I don’t think there are words to sum up how ridiculously huge the smile plastered across my face is when I read those corny texts.

And of course, he still plays his keyboard through the wall. The first night, he started out just the same way he had before the two of us had realized who the other was. That handful of notes. His invitation for me to join him.

Maybe knowing now that it’s him on the other side of the wall might have made someone else in my shoes less nervous, but it had the total opposite effect on me. I’m not too proud to admit that my hands were literally shaking on the keys when I’d held my breath and tried to plunk out the notes to the slow, jazzy piece I’d supposedly mastered a few weeks before. My timing was off though, and what felt like half the notes came out wrong.

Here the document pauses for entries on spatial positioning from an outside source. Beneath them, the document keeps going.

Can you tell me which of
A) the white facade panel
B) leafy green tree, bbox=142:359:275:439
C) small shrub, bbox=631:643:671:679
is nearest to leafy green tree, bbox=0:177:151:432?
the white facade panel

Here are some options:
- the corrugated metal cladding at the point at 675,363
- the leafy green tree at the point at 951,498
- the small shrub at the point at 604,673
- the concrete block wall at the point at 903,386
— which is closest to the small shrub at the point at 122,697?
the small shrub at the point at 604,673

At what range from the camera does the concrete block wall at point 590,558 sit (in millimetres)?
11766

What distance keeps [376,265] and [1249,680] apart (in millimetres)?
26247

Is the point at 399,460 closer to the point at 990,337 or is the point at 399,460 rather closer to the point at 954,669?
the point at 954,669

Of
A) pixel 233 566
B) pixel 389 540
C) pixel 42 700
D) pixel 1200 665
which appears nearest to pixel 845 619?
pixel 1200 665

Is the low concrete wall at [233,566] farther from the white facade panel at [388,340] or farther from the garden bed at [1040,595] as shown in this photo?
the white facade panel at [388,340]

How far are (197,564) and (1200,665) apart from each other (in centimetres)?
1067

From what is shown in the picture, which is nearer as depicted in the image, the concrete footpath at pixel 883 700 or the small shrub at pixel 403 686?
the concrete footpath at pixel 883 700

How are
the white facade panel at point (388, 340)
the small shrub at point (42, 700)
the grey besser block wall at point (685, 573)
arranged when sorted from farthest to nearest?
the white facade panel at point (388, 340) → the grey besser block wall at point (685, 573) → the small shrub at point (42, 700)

And seamlessly, from through the wall, Tris, with his supernatural and inexplicable magic, turned my fumblingdisaster into a masterpiece, almost seeming to anticipate my mistakes and rushing in with the right chords or notes to weave them back into something cohesive and polished. At the first remotely logical stopping point, I let my fingers fall silent on the keys and listened instead as he took the piece and ran with it, improvising it into something entirely his own.

Me:You make me nervous.

I’d typed it out of impulse, right after the last of his notes had faded into quiet, wanting to justify my crappy playing. The moment I’d sent it though, I’d regretted it.

Until his responses had come in a few seconds later.

Tris:I know*sun emoji*

Tris:Its fucking adorable *heart eyes emoji*

Tris:Told u I love it when u blush

Tris:Want to play something else?

For the first and only time, I was glad we had that damn wall between us. He definitely did not need to see the completely besotted look of gratitude with which I’d beamed down at his messages.

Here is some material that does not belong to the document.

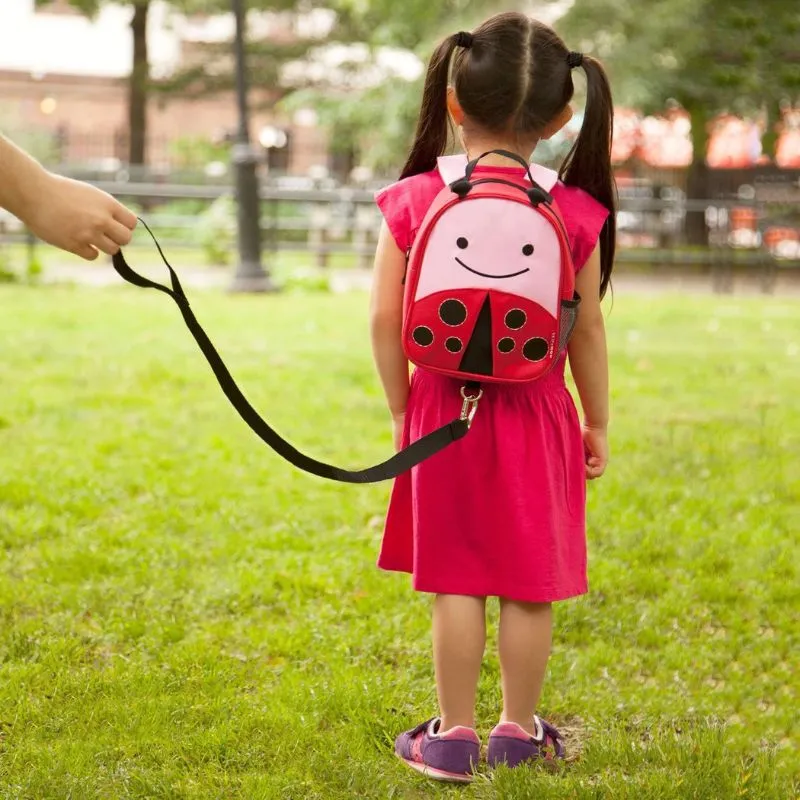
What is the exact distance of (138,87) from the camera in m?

How does this man make everything right? How does he turn my awkwardness and introverted bumbling into something good?

Me:Can I just listen to you?

Tris:Anything for u *sun emoji*

And then he’d played, piece after piece, until finally his keyboard went silent. A few seconds later, my phone pinged.

Tris:Goodnight sunshine

The nights we’ve played together after that, I’ve done better.

Last night, we played so long that I ended up running through my entire repertoire of semi-decent pieces until I’d run out. By then, that easy, comfortable feeling had overtaken me, and so with a grin, I’d plunked out “Hot Crossed Buns”, the first song from the early days of my foray into the online world of piano lessons.

Tris’s laugh through the wall set me laughing too, and for a long minute, my fingers hovered over the screen of my phone as a debate raged in my head. Text him? Invite him over? Tell him how much I miss him after just these few days apart?

Christ, I want him to know that I can’t stop remembering the feel of waking tangled up together with him. That, aside from just missing the simple sight and closeness of him, my head has been full of non-stop fantasies. Of touching him, kissing him, peeling away his clothes and exploring every inch of his beautiful body. That, each time, the nervous kick of guilty anxiety has been less and less. That I think, maybe—

In the end, I’d just tucked my phone away and picked up my book. Not that I’d been able to read a damn word, just stared at them as all of them danced on the page, as dizzily restless as my thoughts.

These days of not seeing each other aren’t intentional. At least, not from me. It’s just that, until this last time we’d seen each other, we’d always agreed on our next date in person, before saying goodbye.

After the movie on Tuesday, by the time I’d forced myself to stop kissing Tris, the taste and feel of him had so completely filled my mind that there wasn’t room to think to ask him back the next day. To offer to make him dinner again.

I’d just kissed him that last time, fighting against the urgeto drag him back into my apartment and not let him leave. By the time I’d realized that, apart from our vague plans to do something bigger on Monday, we hadn’t picked the next time we’d see each other, he’d already gone.

Now, I feel stuck waiting.

I don’t want to smother him. I don’t want to push him too fast or too hard.